◆ Exercise requirements
Copy the entries word for word, from the line containing "Is point 1202,310" through the end of the entries, both included, and leave out the pictures.

--------------------------------

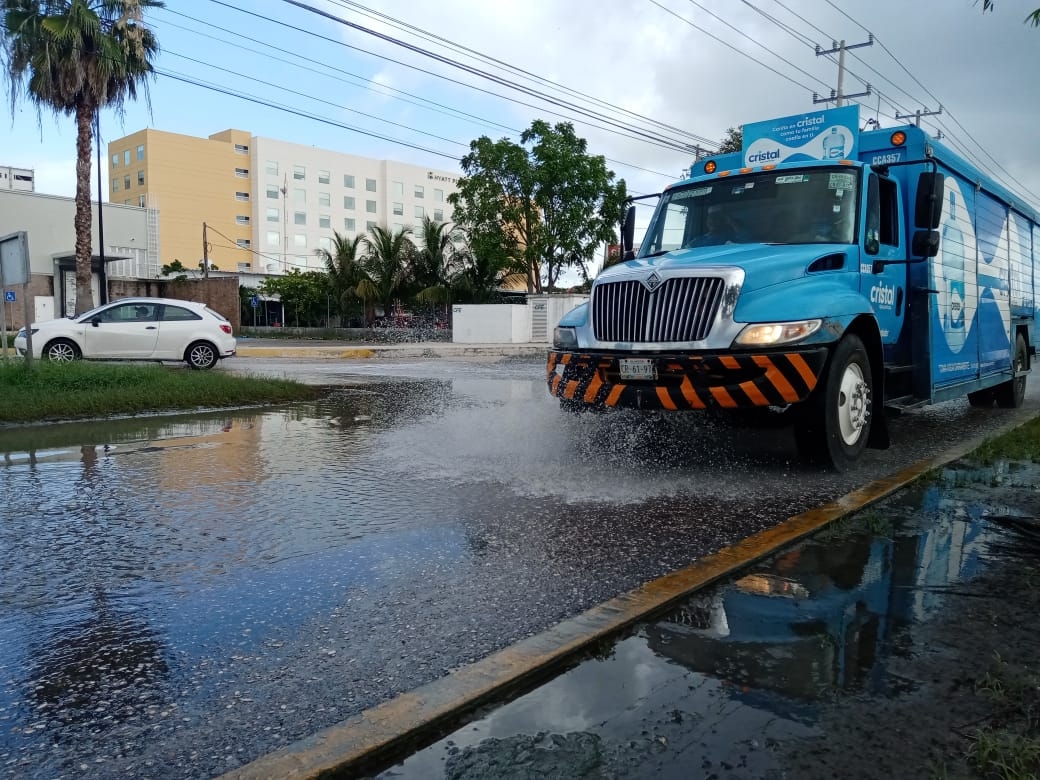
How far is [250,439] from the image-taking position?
8047 mm

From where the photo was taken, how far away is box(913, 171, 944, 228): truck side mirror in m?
7.03

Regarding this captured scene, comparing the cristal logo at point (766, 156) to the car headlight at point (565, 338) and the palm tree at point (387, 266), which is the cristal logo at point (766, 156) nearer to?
the car headlight at point (565, 338)

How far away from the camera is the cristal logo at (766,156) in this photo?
8383 millimetres

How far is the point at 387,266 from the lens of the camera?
43.6 meters

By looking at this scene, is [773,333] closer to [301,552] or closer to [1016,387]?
[301,552]

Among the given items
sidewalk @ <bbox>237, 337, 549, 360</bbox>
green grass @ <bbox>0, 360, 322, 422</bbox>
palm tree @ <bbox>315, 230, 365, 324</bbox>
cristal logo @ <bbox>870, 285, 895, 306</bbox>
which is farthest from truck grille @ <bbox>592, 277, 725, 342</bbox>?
palm tree @ <bbox>315, 230, 365, 324</bbox>

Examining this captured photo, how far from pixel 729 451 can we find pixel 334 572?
4486mm

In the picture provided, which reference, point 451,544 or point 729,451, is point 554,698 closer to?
point 451,544

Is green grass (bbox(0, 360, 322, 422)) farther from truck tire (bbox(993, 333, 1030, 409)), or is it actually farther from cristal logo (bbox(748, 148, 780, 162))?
truck tire (bbox(993, 333, 1030, 409))

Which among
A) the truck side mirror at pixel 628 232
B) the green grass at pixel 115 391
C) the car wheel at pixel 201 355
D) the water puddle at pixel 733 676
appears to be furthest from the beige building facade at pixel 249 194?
the water puddle at pixel 733 676

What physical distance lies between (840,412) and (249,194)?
8623 cm

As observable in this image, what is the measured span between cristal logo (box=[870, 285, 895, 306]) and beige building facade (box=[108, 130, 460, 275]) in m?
71.1

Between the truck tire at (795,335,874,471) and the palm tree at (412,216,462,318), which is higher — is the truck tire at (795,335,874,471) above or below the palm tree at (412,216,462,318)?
below

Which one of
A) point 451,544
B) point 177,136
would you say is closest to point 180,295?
point 177,136
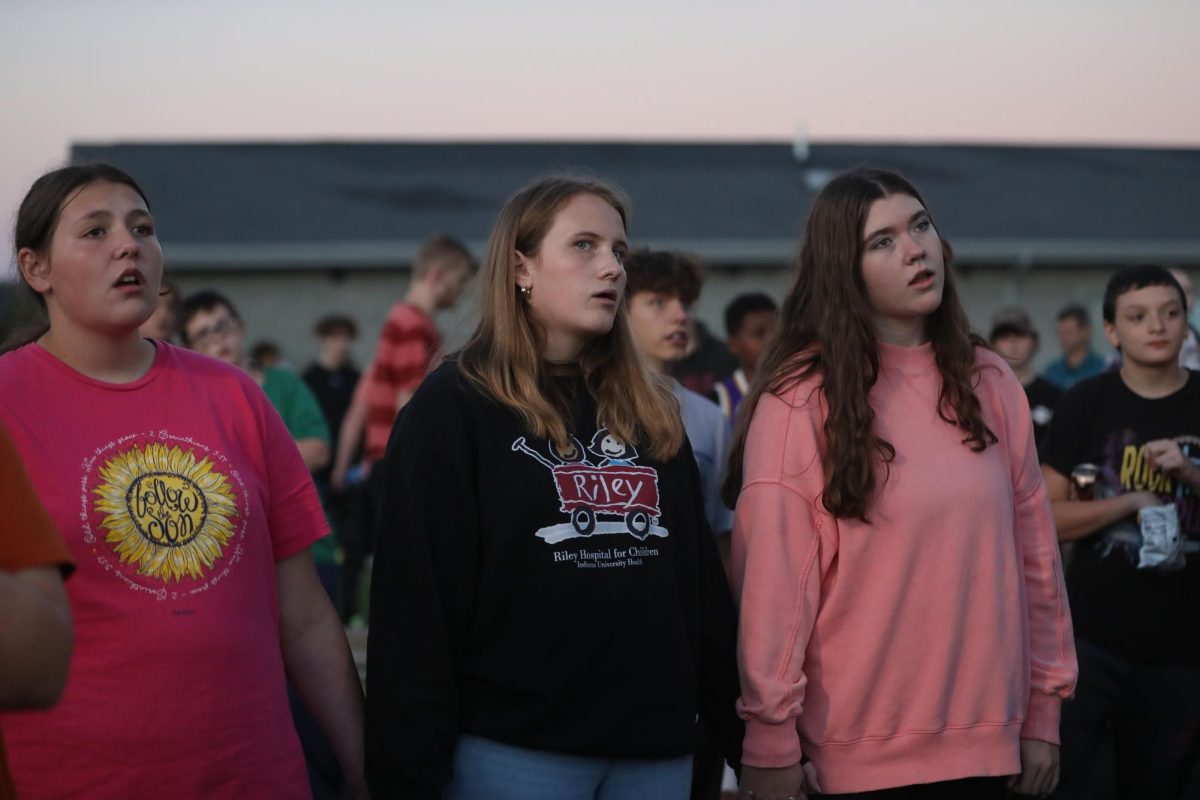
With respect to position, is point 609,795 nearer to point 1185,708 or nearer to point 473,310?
point 473,310

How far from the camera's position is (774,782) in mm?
3193

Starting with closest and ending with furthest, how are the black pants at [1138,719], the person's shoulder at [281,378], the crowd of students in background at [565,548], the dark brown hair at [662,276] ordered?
the crowd of students in background at [565,548], the black pants at [1138,719], the dark brown hair at [662,276], the person's shoulder at [281,378]

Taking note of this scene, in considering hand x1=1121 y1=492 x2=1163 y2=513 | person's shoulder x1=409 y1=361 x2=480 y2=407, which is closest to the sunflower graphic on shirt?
person's shoulder x1=409 y1=361 x2=480 y2=407

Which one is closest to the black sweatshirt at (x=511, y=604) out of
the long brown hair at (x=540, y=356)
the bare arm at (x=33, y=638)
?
the long brown hair at (x=540, y=356)

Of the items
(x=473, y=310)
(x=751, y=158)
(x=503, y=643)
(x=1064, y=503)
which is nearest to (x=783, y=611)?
(x=503, y=643)

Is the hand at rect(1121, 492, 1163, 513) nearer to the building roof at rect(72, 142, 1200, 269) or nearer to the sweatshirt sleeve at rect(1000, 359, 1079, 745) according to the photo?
the sweatshirt sleeve at rect(1000, 359, 1079, 745)

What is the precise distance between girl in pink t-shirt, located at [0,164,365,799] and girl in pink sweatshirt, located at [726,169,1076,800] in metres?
1.08

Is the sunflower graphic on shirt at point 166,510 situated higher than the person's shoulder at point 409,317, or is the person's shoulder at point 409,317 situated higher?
the person's shoulder at point 409,317

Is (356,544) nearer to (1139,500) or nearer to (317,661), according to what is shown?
(1139,500)

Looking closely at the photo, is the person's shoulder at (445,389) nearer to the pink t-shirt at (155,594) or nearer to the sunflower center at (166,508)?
the pink t-shirt at (155,594)

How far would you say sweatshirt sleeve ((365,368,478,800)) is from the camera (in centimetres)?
293

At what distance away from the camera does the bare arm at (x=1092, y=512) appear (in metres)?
4.60

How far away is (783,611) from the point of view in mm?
3254

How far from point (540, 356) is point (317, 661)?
0.91 meters
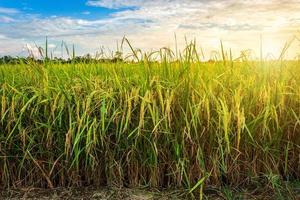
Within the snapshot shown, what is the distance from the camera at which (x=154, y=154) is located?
10.6 ft

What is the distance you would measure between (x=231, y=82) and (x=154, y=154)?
2.72 feet

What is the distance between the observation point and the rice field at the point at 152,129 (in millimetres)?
3266

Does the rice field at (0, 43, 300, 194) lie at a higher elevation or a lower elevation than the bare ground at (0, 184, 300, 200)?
higher

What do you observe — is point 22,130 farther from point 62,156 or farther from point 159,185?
point 159,185

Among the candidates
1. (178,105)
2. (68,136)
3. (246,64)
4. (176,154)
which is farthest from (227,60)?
(68,136)

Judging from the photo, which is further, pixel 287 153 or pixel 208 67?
pixel 208 67

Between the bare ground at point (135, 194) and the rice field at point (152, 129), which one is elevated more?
the rice field at point (152, 129)

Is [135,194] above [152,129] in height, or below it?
below

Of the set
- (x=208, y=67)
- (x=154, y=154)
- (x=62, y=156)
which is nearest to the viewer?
(x=154, y=154)

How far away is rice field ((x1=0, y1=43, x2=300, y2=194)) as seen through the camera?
10.7 feet

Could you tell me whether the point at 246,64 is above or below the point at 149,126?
above

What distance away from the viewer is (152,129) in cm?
330

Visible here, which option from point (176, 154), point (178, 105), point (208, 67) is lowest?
point (176, 154)

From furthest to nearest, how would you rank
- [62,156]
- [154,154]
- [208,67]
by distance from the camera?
[208,67] < [62,156] < [154,154]
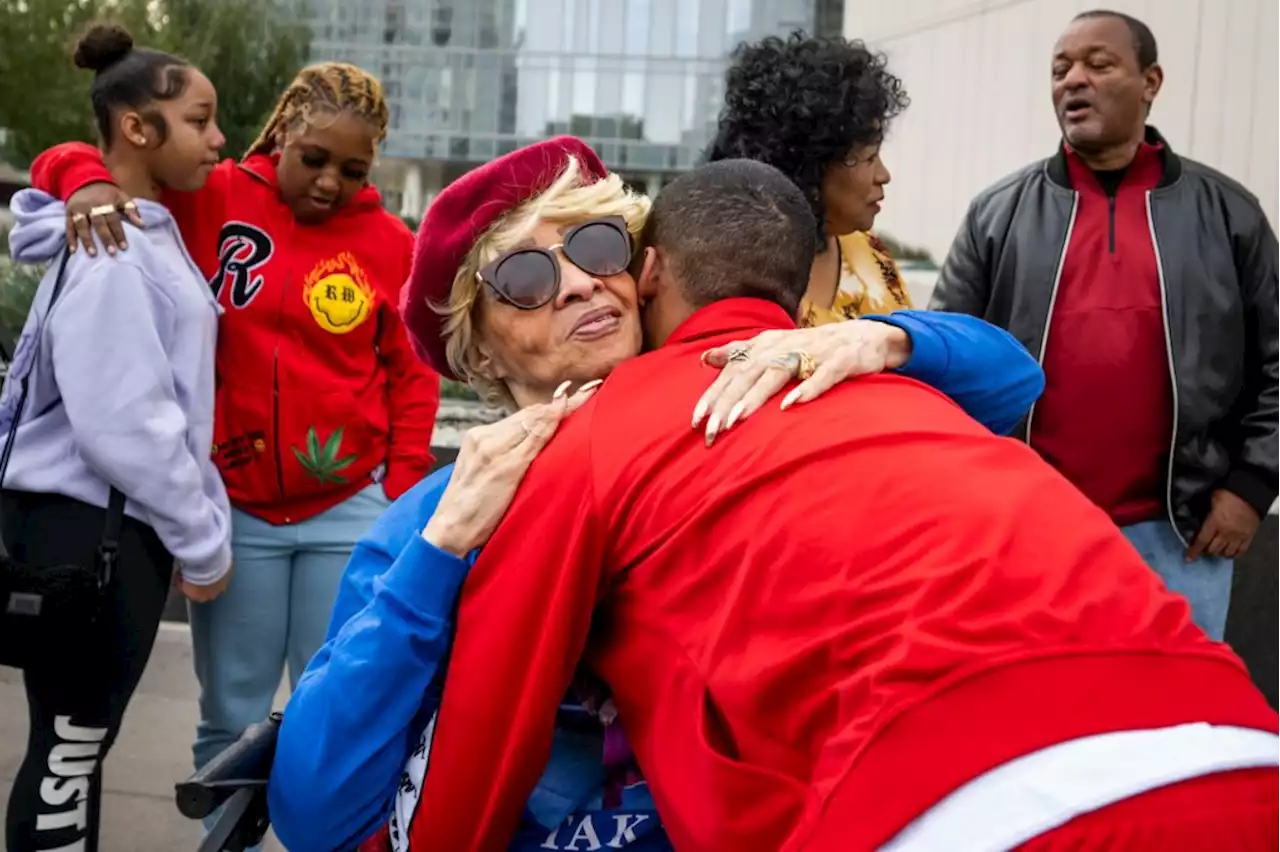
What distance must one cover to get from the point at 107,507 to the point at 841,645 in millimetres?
2344

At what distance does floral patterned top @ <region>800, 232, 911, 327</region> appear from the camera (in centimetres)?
341

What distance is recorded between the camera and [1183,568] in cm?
392

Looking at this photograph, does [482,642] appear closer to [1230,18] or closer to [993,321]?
[993,321]

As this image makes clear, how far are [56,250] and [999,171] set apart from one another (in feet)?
36.5

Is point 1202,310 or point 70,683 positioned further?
point 1202,310

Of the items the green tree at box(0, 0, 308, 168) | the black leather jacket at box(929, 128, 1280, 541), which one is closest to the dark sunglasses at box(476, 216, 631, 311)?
the black leather jacket at box(929, 128, 1280, 541)

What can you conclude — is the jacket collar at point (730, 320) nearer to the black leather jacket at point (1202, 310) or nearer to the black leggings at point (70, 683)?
the black leggings at point (70, 683)

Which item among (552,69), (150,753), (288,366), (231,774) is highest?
(552,69)

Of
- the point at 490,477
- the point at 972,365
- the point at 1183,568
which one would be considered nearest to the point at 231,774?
the point at 490,477

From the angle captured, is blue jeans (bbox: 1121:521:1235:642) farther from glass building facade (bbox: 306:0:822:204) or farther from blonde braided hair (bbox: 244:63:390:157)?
glass building facade (bbox: 306:0:822:204)

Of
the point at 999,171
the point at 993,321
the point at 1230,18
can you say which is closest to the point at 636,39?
the point at 999,171

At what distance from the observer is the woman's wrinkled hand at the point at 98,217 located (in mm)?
3256

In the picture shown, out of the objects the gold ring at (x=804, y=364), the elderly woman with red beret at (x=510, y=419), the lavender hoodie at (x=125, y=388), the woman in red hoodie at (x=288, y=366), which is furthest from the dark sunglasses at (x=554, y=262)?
the woman in red hoodie at (x=288, y=366)

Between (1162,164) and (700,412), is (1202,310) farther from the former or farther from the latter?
(700,412)
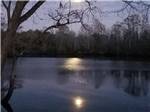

--------------------------------

◆ The completed task
Is point 1202,310 or point 70,683 positioned further?
point 1202,310

Of the items the green tree at box(0, 0, 308, 168) | the black leather jacket at box(929, 128, 1280, 541), which one is closest to the dark sunglasses at box(476, 216, 631, 311)?
the black leather jacket at box(929, 128, 1280, 541)

What can you conclude — is the jacket collar at point (730, 320) nearer to the black leather jacket at point (1202, 310) or nearer to the black leggings at point (70, 683)?
the black leggings at point (70, 683)

Which item among (552,69), (150,753), (288,366), (231,774) is highest?
(552,69)

Of
- the point at 490,477
- the point at 972,365
- the point at 1183,568
which one would be considered nearest to the point at 231,774?
the point at 490,477

From the angle captured, is blue jeans (bbox: 1121:521:1235:642) farther from glass building facade (bbox: 306:0:822:204) or farther from blonde braided hair (bbox: 244:63:390:157)?
glass building facade (bbox: 306:0:822:204)

Of
the point at 999,171
the point at 993,321
the point at 1230,18
can you say which is closest to the point at 636,39?
the point at 999,171

At what distance from the observer is the woman's wrinkled hand at the point at 98,217 located (in mm)?
3256

In the picture shown, out of the objects the gold ring at (x=804, y=364), the elderly woman with red beret at (x=510, y=419), the lavender hoodie at (x=125, y=388), the woman in red hoodie at (x=288, y=366), which is furthest from the dark sunglasses at (x=554, y=262)?
the woman in red hoodie at (x=288, y=366)

Between (1162,164) and (700,412), is (1202,310) farther from the former or farther from the latter?
(700,412)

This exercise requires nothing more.